TASK TO COMPLETE — Every entry needs to appear again exactly as written below.

Data entries:
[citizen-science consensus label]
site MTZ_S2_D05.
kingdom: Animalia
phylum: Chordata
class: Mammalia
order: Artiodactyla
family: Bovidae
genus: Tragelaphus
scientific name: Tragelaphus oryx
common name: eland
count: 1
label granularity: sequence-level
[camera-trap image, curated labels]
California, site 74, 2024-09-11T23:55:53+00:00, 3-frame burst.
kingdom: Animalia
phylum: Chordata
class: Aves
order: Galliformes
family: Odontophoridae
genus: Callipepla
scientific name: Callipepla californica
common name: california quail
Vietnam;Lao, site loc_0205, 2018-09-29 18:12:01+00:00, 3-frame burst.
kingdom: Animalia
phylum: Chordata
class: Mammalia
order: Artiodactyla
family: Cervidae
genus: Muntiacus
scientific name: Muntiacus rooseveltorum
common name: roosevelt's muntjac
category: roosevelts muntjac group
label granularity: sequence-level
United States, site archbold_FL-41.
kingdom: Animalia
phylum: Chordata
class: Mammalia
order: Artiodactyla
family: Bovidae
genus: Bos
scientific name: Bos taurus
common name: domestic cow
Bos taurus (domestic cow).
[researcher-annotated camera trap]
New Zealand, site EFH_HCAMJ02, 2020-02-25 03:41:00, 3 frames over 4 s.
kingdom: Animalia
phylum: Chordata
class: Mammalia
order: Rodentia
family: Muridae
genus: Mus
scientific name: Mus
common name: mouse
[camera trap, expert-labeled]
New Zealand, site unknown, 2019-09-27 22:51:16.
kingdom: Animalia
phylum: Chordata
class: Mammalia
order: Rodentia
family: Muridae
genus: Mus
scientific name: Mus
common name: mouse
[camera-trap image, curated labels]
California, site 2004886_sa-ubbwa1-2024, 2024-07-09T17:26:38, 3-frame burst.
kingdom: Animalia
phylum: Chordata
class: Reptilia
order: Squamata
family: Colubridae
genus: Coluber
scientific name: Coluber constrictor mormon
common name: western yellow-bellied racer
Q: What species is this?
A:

RESPONSE TO THE TASK —
[citizen-science consensus label]
site MTZ_S2_D05.
kingdom: Animalia
phylum: Chordata
class: Mammalia
order: Artiodactyla
family: Bovidae
genus: Tragelaphus
scientific name: Tragelaphus oryx
common name: eland
count: 1
label granularity: sequence-level
[camera-trap image, curated labels]
California, site 74, 2024-09-11T23:55:53+00:00, 3-frame burst.
kingdom: Animalia
phylum: Chordata
class: Aves
order: Galliformes
family: Odontophoridae
genus: Callipepla
scientific name: Callipepla californica
common name: california quail
Vietnam;Lao, site loc_0205, 2018-09-29 18:12:01+00:00, 3-frame burst.
kingdom: Animalia
phylum: Chordata
class: Mammalia
order: Artiodactyla
family: Cervidae
genus: Muntiacus
scientific name: Muntiacus rooseveltorum
common name: roosevelt's muntjac
category: roosevelts muntjac group
label granularity: sequence-level
United States, site archbold_FL-41.
kingdom: Animalia
phylum: Chordata
class: Mammalia
order: Artiodactyla
family: Bovidae
genus: Bos
scientific name: Bos taurus
common name: domestic cow
Bos taurus (domestic cow).
[researcher-annotated camera trap]
New Zealand, site EFH_HCAMJ02, 2020-02-25 03:41:00, 3 frames over 4 s.
kingdom: Animalia
phylum: Chordata
class: Mammalia
order: Rodentia
family: Muridae
genus: Mus
scientific name: Mus
common name: mouse
[camera trap, expert-labeled]
New Zealand, site unknown, 2019-09-27 22:51:16.
kingdom: Animalia
phylum: Chordata
class: Mammalia
order: Rodentia
family: Muridae
genus: Mus
scientific name: Mus
common name: mouse
[camera-trap image, curated labels]
California, site 2004886_sa-ubbwa1-2024, 2024-07-09T17:26:38, 3-frame burst.
kingdom: Animalia
phylum: Chordata
class: Reptilia
order: Squamata
family: Colubridae
genus: Coluber
scientific name: Coluber constrictor mormon
common name: western yellow-bellied racer
Q: What species is this?
A:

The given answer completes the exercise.